今更も今更なのだが、実ははじめてとなる御手洗潔シリーズ。
というのも、第一弾の「占星術殺人事件」があまりにも有名すぎて、読む前からトリックを知ってしまっていたから(「金田一少年の事件簿」世代にとっては、特にそうだろう)。
シリーズものは1冊目から読みたい気質の人間にとって、そこが引っかかったまま、なかなか手を出せずにいた作家であった。
この「斜め屋敷の犯罪」も代表作として知られる作品だが、「占星術殺人事件」の影に隠れて、あまりネタバレを踏んでいないことに気付き、ようやく重い腰を上げたといったところである。

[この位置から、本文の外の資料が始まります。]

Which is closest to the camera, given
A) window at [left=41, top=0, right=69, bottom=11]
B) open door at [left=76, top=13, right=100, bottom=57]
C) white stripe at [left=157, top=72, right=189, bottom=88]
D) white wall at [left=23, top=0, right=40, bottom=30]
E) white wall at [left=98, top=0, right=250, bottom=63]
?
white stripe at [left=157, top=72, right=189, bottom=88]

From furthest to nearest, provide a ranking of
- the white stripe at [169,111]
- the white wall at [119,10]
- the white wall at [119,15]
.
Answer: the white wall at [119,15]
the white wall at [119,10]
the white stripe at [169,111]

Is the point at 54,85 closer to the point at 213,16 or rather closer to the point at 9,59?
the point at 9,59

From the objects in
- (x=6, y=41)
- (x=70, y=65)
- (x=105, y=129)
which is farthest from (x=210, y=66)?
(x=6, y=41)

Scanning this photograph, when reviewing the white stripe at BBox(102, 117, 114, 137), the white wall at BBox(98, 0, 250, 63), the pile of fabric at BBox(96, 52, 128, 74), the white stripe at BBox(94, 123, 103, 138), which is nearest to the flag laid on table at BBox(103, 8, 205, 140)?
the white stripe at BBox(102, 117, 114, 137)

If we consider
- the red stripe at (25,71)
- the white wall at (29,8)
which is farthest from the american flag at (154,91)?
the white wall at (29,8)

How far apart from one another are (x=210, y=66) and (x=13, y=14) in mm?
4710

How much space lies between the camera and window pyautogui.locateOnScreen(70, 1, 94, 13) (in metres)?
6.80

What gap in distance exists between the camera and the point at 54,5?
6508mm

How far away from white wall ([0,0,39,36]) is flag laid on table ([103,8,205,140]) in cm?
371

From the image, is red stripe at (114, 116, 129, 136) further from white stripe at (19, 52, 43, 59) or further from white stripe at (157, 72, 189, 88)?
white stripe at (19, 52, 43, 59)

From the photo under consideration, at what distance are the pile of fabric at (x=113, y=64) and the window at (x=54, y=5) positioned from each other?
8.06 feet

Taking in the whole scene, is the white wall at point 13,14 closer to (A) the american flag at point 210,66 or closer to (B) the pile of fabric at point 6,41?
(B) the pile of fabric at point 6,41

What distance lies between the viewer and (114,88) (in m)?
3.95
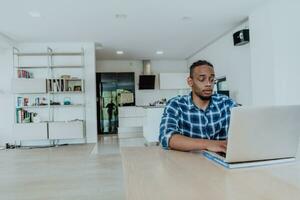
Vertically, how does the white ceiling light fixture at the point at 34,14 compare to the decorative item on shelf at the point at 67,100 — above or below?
above

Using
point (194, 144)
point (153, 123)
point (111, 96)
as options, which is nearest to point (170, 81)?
point (111, 96)

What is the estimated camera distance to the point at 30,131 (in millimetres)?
6543

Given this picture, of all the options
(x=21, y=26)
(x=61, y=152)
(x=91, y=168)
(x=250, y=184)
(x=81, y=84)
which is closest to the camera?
(x=250, y=184)

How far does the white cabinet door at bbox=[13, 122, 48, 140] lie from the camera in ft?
21.4

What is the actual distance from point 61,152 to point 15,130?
59.1 inches

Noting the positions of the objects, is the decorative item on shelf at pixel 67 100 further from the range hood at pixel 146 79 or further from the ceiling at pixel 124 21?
the range hood at pixel 146 79

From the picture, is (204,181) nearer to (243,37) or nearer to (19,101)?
(243,37)

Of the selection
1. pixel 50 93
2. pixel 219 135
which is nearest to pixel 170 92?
pixel 50 93

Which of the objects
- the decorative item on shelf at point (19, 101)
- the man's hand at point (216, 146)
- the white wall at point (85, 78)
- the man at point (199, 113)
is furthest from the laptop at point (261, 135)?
the decorative item on shelf at point (19, 101)

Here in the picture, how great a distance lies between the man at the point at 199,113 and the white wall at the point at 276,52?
8.66ft

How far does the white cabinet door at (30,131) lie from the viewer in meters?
6.52

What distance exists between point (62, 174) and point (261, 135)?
3.40 meters

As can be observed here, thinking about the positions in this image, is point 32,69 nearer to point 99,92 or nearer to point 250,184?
point 99,92

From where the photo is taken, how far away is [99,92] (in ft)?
31.4
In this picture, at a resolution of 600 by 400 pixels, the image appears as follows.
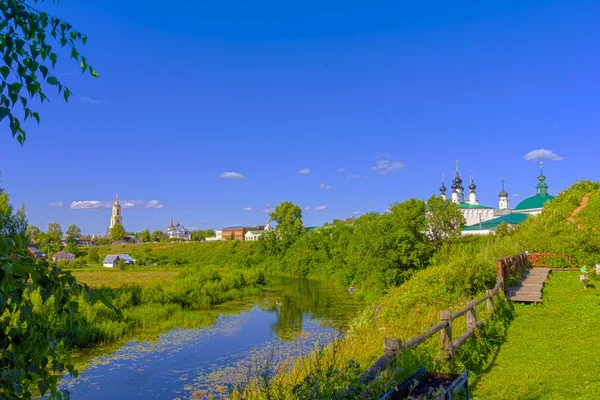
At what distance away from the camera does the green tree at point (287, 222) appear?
69.3 meters

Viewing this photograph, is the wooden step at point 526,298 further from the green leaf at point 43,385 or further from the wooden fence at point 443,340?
the green leaf at point 43,385

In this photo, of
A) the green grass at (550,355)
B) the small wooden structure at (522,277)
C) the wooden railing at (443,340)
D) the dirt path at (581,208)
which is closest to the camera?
the wooden railing at (443,340)

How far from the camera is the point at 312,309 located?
27.3 m

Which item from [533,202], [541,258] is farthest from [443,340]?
[533,202]

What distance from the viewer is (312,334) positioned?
19.5 metres

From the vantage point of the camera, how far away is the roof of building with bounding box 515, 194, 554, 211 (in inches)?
2462

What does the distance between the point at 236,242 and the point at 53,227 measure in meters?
42.3

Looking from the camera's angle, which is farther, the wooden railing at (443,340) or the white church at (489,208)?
the white church at (489,208)

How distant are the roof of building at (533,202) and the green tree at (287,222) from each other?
33705 millimetres

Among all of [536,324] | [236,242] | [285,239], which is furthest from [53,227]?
[536,324]

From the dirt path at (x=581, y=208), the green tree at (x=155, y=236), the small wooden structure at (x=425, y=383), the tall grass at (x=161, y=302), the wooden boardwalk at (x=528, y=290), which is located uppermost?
the green tree at (x=155, y=236)

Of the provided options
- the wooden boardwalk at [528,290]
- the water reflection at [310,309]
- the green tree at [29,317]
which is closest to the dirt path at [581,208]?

率直に言って、やっぱりもっと早く読むべきだったよね、と。
新本格というジャンルにおいて、新しい・古いはあまり重要ではないというか、むしろデジタル機器をどう処理するかに頭を使う現代的な新本格主義の作品よりも、携帯電話もパソコンもない時代のリアルタイム性のほうが、ジャンルとの相性は良いのだと思う。
その意味では、やはり、自分の中で昭和の記憶が新しいうちに読むべきだったのだ。

さて、内容としては推理小説のためだけに作られたようなヘンテコ館が舞台。
出入りはできるものの、雪で覆われている北海道の年末年始という季節設定もあり、犯人は屋敷の中の人物に絞られる実質的なクローズドサークルで、連続殺人が行われる。
不気味なギミックと、謎の密室。
さすが新本格ミステリーの祖、といった要素が盛沢山だ。

本作における醍醐味は、スケールの大きなトリックに他ならない。
探偵役が終盤まで出てこないため、テンポ感は必ずしも良くはないのだが、最後の解決編で、すっかり魅了されてしまうのだ。
犯人はある程度予想できたとしても、密室をどう破るか、それをどう証明するか、が実に厄介。
あっと驚くこのトリック、「読者への挑戦」はあるものの、果たして、見事に正解できた人間なんて、御手洗潔以外にいるのだろうか。
なお、お初にお目にかかる御手洗潔氏は、想像していたキャラクターとだいぶ違っていたことを書き添えておく。


【注意】ここから、ネタバレ強め。


率直に言って、犯行動機についてはアンフェア。
解決編までに一度も語られていないエピソードが唐突に出てきた感があり、まぁ、フーダニットとハウダニットさえ押さえておけばよい、というスタンスなのであろう。
そう思ったところで、塔と花壇の謎に戻ってくる構成が絶妙。
序盤で登場するこの謎について、何を表現しているのかはすぐにわかったのだが、それと事件とを結びつけて考えられなかった。
ここからメッセージを受け取っていれば、動機が何だったのかはわからずとも、"動機があった"とは読み取れていただけに、少し悔しい。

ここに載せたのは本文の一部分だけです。